While privacy concerns could slam the brakes on a serious initiative, undermining that critical fourth “P” of participatory, Lee says he’s confident this movement toward P4 medicine will catch. Although he’s not ready to name names, Lee says that a community-based health system in the Northwest, not affiliated with a major university, is close to signing on as the second major participant in the movement toward P4 medicine after Ohio State.
Lee, as a physician who treated patients not many years ago, seems to bring some fresh thinking to the challenge of engaging average citizens in his cause. He didn’t shy away with a lot of vague platitudes when I asked him how he’s going to get people to buy into this idea.
“We want to make care engaging and enjoyable,” Lee says. “I’m a physician, and I have tried to completely avoid the healthcare system for a great part of my life. I know what’s going to happen as a patient. I know my cholesterol is probably off, and I’m going to start on Lipitor, and they’re probably going to yell at me for this and that. I’ll try to be compliant, but I’ll feel bad about myself.”

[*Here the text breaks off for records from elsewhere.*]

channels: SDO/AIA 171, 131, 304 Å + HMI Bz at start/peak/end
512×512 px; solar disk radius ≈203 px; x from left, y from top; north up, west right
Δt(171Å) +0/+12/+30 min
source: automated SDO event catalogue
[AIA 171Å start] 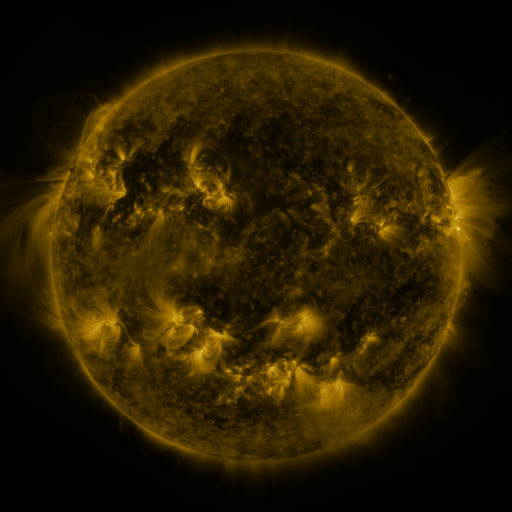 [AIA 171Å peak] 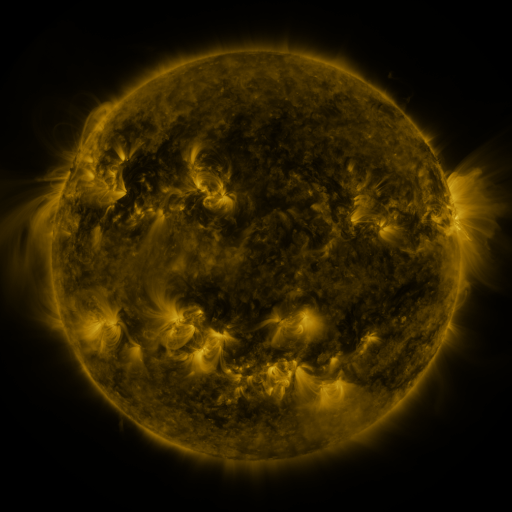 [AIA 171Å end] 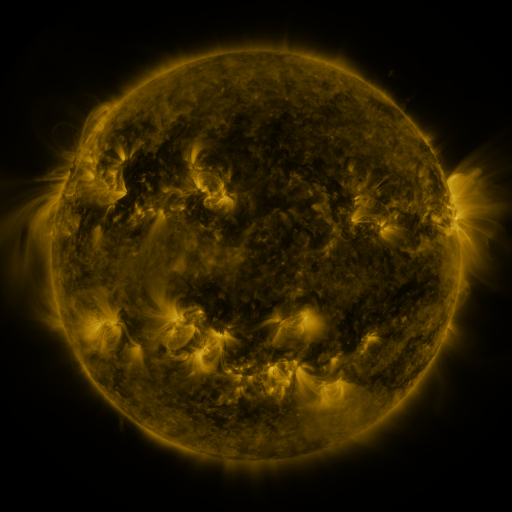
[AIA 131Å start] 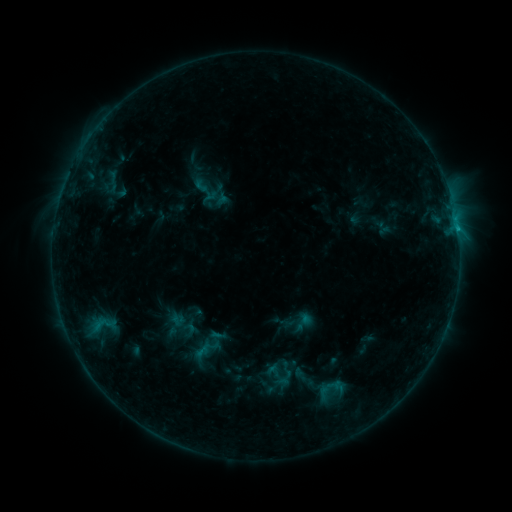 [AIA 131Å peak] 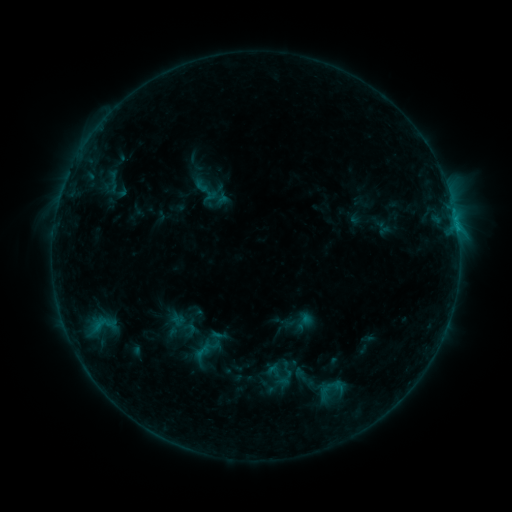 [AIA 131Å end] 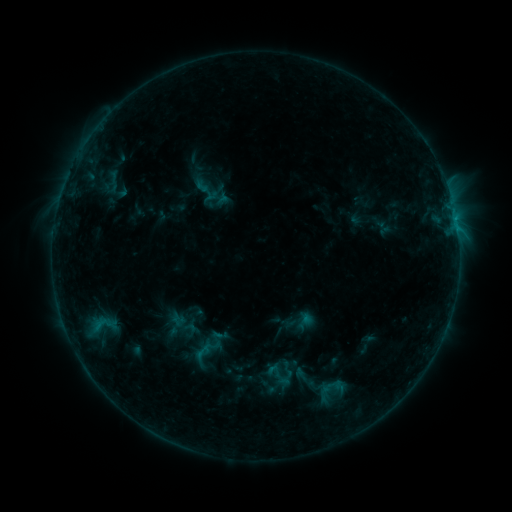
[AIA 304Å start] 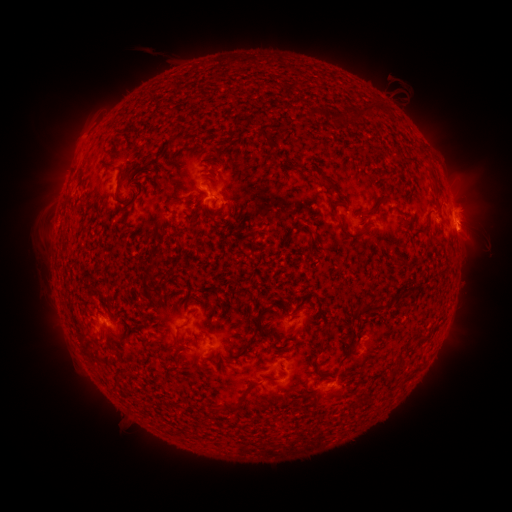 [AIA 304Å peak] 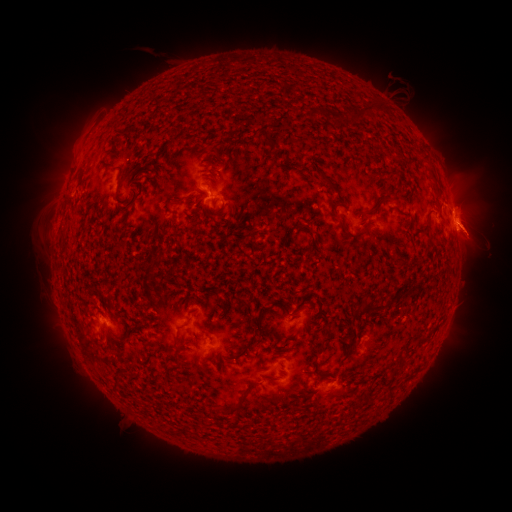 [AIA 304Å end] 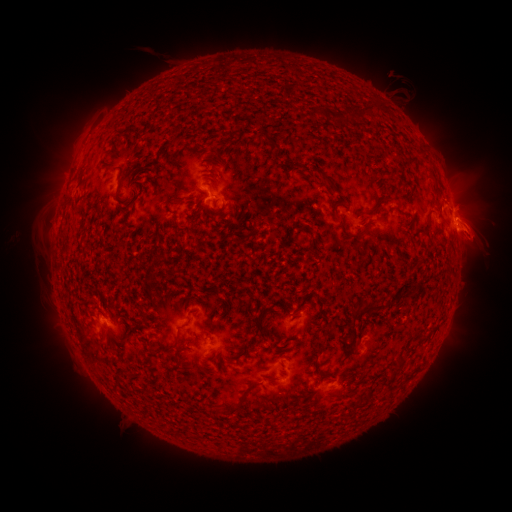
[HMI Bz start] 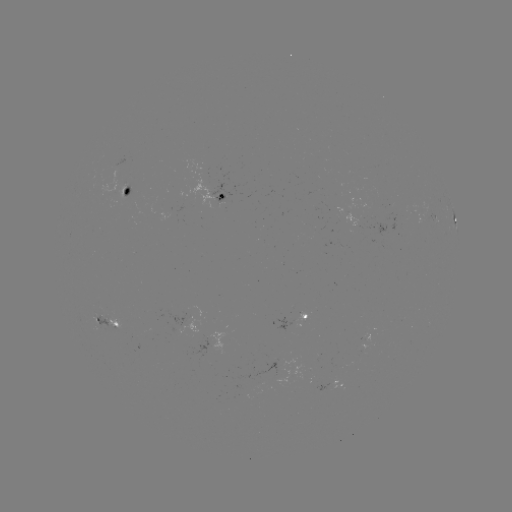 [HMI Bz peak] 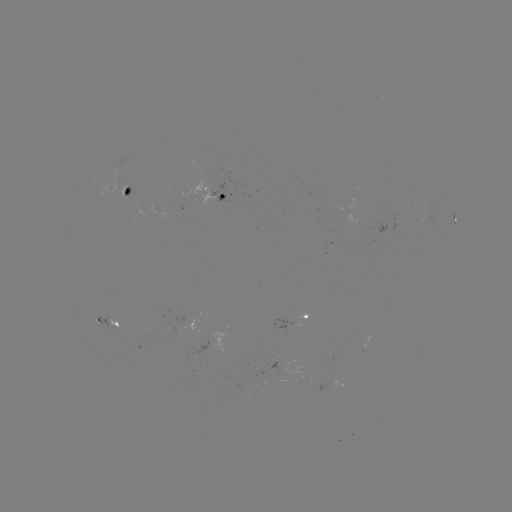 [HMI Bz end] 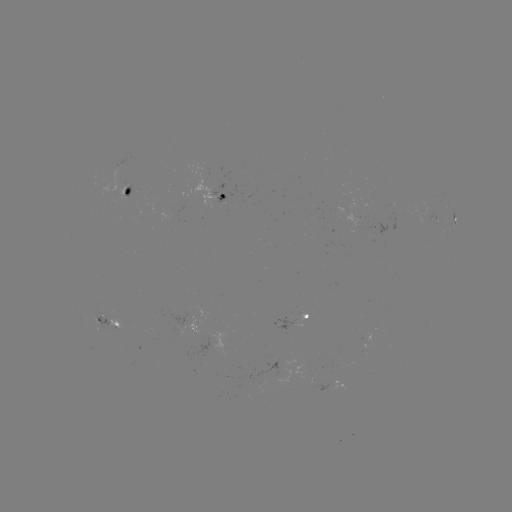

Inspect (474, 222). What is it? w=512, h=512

“Right now the healthcare system is filled with dread and fear and uncertainty and doubt. We feel you can turn that around, and get engagement, if you can predict and prevent disease and start to create novel metrics and present them to the consumer in fun ways. That is really when we become sticky,” Lee says.
The barriers are still real, and Lee didn’t try to downplay them. He just thinks they will go away, and personalized medicine will go mainstream over the next five years.
“By then we’ll have attracted a critical mass of industry, academic partners, and consultants on societal issues,” Lee says. “We’ll make headway on societal, ethical, sociologic components. There will be multiple demonstration projects in U.S. and around the world. We’ll have evangelized and created a vision of P4 medicine that consumers will be demanding. Conservatively, you could look at this from a linear perspective, because it’s difficult to think exponentially. But my deep, dark belief is that this will follow an exponential growth curve.”